Publicado na Universidade de Tübingen
Ao medir sinais cerebrais, um grupo de pesquisa em neurociência da Universidade de Tübingen demonstrou pela primeira vez que os pássaros canoros possuem experiências subjetivas. O registro simultâneo do comportamento e da atividade cerebral permitiu ao grupo liderado pelo professor Andreas Nieder mostrar que os corvos são capazes de perceber conscientemente as entradas sensoriais. Até agora, esse tipo de consciência só havia sido observado em humanos e outros primatas, que têm estruturas cerebrais completamente diferentes das dos pássaros. “Os resultados do nosso estudo abrem uma nova maneira de olhar para a evolução da consciência e suas limitações neurobiológicas”, diz Nieder. O estudo foi publicado na revista Science em 24 de setembro de 2020.
Para os humanos e nossos parentes mais próximos no reino animal, os primatas não humanos, nossa capacidade de perceber as coisas conscientemente está localizada no córtex cerebral. Ao longo de muitos anos, pesquisas têm discutido se os animais com cérebros estruturados de forma completamente diferente, sem um córtex cerebral, também são dotados de percepção consciente. Até agora, porém, não havia dados neurológicos experimentais para apoiar tal afirmação.
Para rastrear processos conscientes em pássaros, os cientistas de Tübingen treinaram dois corvos: eles deveriam usar a cabeça para indicar se viram um estímulo em uma tela ou não. A maioria dos estímulos era perceptualmente inequívoca: diferentes testes apresentavam figuras brilhantes ou nenhum estímulo, e os corvos sinalizavam de forma confiável a presença ou ausência desses estímulos, respectivamente. No entanto, alguns estímulos eram tão fracos que estavam no limiar da percepção: para o mesmo estímulo fraco, os corvos, às vezes, indicavam que o tinham visto, enquanto em outros casos mostravam que não havia estímulo. Aqui, a percepção subjetiva dos corvos entrou em jogo.

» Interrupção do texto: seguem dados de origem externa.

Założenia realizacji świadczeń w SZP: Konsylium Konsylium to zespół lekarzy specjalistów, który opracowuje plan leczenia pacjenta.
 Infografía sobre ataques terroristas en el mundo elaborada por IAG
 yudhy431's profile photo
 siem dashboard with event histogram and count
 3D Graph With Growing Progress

Enquanto os corvos respondiam aos estímulos visuais, os pesquisadores registravam simultaneamente a atividade de células nervosas individuais no cérebro. Quando os corvos mostravam ter visto algo, as células nervosas estavam ativas no período entre a apresentação do estímulo e a resposta comportamental. Se não percebessem um estímulo, as células nervosas permaneciam inativas. Surpreendentemente, foi possível predizer a experiência subjetiva dos corvos em relação ao estímulo com base na atividade das células nervosas. “Espera-se que as células nervosas que representam a entrada visual sem componentes subjetivos respondam da mesma maneira a um estímulo visual de intensidade constante”, explica Nieder, “Nossos resultados, no entanto, mostram conclusivamente que as células nervosas em níveis de processamento mais elevados do cérebro do corvo são influenciados pela experiência subjetiva, ou mais precisamente, produzem experiências subjetivas”.
Isso significa que, em termos de história evolutiva, as origens da consciência podem ser muito mais antigas e mais difundidas no reino animal do que se pensava anteriormente. “Os últimos ancestrais comuns de humanos e corvos viveram 320 milhões de anos atrás”, diz Nieder. “É possível que a consciência da percepção tenha surgido naquela época e tenha sido transmitida desde então”. Um cenário alternativo é que a consciência da percepção se desenvolveu de forma totalmente independente nessas espécies distantemente aparentadas, explica o neurobiologista: “Em qualquer caso, a capacidade da experiência consciente pode ser realizada em cérebros estruturados de forma diferente e independentemente do córtex cerebral”.